Dewa yang merecoki hubungan mereka berdua.
Dan Dewa pula yang memang seharusnya untuk meminta maaf.
Namun, yang berbicara untuk mengatakan kata sakral itu justru dari birai gadis tersebut.
Laura yang sedari tadi hanya diam, kini berbicara dengan suara pelannya
“Maaf.”
Dewa membisu, tidak mengerti dengan ulah dadakan Laura. Saat perkataannya itu membuat ernyitan alis di raut Dewa, gadis itu tidak langsung menjawab.
“Kenapa jadi lo yang minta maaf?”
Laura tersenyum tipis lalu mengangguk. “Kalau dipikir-pikir, ngeblokir semua social media itu tingkah kekanak-kanakan, ya? Gue sendiri yang membatasi semua hubungan. Padahal, kalau gue gak ngelakuin itu, kita gak bakal berada di suasana canggung kayak gini.”
Dewa membisu, terlarut dalam banyak pikiran yang menggentayanginya. Dia pribadi tidak mengerti, kenapa justru perempuan itu yang meminta maaf.

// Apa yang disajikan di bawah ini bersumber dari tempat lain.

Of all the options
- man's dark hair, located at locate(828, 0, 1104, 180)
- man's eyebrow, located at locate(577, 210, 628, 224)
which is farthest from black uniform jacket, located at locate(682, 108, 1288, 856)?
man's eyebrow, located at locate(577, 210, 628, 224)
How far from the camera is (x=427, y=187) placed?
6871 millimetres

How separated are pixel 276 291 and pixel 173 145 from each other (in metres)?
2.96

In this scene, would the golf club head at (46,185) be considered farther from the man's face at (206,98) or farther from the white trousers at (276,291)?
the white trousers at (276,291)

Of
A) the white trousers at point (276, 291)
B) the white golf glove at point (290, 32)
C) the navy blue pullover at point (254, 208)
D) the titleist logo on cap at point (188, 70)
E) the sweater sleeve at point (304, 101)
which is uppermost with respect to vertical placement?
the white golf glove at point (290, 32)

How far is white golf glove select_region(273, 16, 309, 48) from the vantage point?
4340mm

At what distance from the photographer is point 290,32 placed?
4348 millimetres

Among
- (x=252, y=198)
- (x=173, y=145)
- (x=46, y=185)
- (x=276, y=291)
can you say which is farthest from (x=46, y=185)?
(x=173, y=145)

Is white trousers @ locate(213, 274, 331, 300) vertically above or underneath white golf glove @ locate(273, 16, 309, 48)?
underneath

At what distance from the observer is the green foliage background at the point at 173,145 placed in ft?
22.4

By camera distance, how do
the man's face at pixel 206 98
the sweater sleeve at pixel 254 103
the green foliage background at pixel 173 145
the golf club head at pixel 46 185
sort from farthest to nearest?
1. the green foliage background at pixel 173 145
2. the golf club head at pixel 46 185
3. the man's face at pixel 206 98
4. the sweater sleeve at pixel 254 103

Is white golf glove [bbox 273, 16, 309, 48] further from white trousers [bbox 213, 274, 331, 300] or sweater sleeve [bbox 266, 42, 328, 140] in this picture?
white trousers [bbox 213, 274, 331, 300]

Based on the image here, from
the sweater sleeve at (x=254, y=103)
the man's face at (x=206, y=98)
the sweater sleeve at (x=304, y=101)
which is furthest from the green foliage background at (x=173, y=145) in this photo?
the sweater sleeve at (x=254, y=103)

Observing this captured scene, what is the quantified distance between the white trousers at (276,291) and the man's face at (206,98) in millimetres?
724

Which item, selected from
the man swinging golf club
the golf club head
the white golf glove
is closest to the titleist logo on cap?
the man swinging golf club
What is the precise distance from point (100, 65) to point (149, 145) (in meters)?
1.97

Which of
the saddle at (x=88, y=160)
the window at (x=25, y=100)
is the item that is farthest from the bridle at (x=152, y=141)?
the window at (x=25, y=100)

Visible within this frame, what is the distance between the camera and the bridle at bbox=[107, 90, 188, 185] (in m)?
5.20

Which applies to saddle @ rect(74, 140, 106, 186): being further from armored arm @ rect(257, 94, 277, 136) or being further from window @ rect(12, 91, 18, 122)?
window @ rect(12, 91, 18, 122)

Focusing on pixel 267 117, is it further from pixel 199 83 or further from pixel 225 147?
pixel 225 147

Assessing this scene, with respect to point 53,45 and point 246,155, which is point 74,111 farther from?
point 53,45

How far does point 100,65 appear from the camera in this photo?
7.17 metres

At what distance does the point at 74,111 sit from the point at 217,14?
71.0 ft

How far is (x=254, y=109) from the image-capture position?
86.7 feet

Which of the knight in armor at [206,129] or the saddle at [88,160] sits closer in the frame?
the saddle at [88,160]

Padahal, jelas-jelas dia yang bersalah di sini.
Maka, tidak mau mengulangi kesalahan yang sama, Dewa buru-buru mengangkat suara.
“Ra—“
“Kak? Inget gak, sih? RPTRA jadi tempat bersejarah di mana kita mulai bicara. Di mana lo bantuin gue buat ngendarain sepeda dan sejak itu jadi ngalir,” jeda Laura sebentar tanpa mau menatap Dewa yang kini dirundung kegundahan. “Aneh gak, sih? Kalau ini jadi tempat kita buat mengakhiri sejarah juga?”
Ucapan Laura lantas membuat Dewa mati kutu. Membuat pemuda itu semakin dirundung penyesalan.
Dan semuanya itu semakin jelas saat Laura bilang,
“Gue pengen banget benci sama lo, Kak ... Tapi, gue gak bisa.”
Bersama suaranya yang terdengar bergetar.
“Gue benci jadi diri gue sendiri yang terlalu baik. Gue benci sama diri gue yang lahir jadi anak gak enakan. Gue benci sama diri gue sendiri yang gak bisa egois,” jeda Laura sebentar, “Pun gue benci sama diri gue yang gak bisa jahat.”
“Padahal, banyak luka yang lo kasih. Tapi, lo juga punya banyak kebaikan yang lo beri ke gue. Lo yang ngajarin gue naik sepeda, lo yang nemenin gue buat ngomong di balkon, lo jadi orang pertama buat gue minta jemput, lo yang gak peduli tentang waktu baik pagi atau malem asal gue udah makan.
“Lo juga satu-satunya orang yang nanggepin semua ocehan gue,” jeda Laura kini mampu menatap Dewa tepat di matanya. “Tapi itu dulu. Sampai akhirnya gue takut buat percaya sama orang. Takut buat terbuka ke orang lain.”
“Lo baik, Kak. Tapi di satu sisi lo juga jahat ke gue. Tiap kali gue yang nyumpahin lo karena bikin gue ketakutan buat percaya sama orang lain, di waktu itu pula gue juga mikirin betapa baiknya lo selama itu.”
Laura berdiri, menghapus air matanya, kemudian tersenyum samar.
“Bahagiain adek gue, ya? Gue masih merasa bersalah karena gak bisa ngelindungin dia, walaupun gue masih satu domisili sama dia,” ucapnya lalu melangkah untuk pergi.
Namun, sebelum Laura seutuhnya meninggalkan laki-laki itu, Dewa buru-buru berdiri.
“Ra,” panggilnya. Menahan tangan perempuan itu.
Sekaligus sebagai petanda bahwa Dewa selamanya tidak bisa terus-terusan berdiam diri.